— TASK TO COMPLETE —
For each line of the data below, copy it if it holds the word "genus".

[Dataset records]
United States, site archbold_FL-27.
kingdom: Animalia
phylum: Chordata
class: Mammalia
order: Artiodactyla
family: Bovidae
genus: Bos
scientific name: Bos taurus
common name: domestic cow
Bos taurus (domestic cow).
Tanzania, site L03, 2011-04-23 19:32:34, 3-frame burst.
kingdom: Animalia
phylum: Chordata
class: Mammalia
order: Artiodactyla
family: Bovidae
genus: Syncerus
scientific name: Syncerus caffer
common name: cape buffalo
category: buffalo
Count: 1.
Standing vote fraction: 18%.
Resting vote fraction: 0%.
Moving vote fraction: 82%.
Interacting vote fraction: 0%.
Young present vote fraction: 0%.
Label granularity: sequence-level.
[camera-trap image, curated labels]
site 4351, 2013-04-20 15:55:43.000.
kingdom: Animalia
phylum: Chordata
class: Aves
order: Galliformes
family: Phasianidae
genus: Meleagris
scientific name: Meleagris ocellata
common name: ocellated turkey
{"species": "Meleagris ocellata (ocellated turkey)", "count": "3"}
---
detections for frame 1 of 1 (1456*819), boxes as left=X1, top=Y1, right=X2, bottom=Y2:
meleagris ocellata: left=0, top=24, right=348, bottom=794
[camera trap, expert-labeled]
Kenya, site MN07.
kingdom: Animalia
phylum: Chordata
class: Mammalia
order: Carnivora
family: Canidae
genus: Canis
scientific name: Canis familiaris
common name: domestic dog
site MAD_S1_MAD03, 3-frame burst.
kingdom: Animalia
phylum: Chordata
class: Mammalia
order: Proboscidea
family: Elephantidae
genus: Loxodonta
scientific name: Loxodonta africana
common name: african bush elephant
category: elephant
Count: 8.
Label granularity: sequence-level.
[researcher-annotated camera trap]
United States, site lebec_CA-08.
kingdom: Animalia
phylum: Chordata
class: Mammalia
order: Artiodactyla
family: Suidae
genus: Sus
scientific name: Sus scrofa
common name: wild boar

— PROBLEM SOLUTION —
genus: Bos
genus: Syncerus
genus: Meleagris
genus: Canis
genus: Loxodonta
genus: Sus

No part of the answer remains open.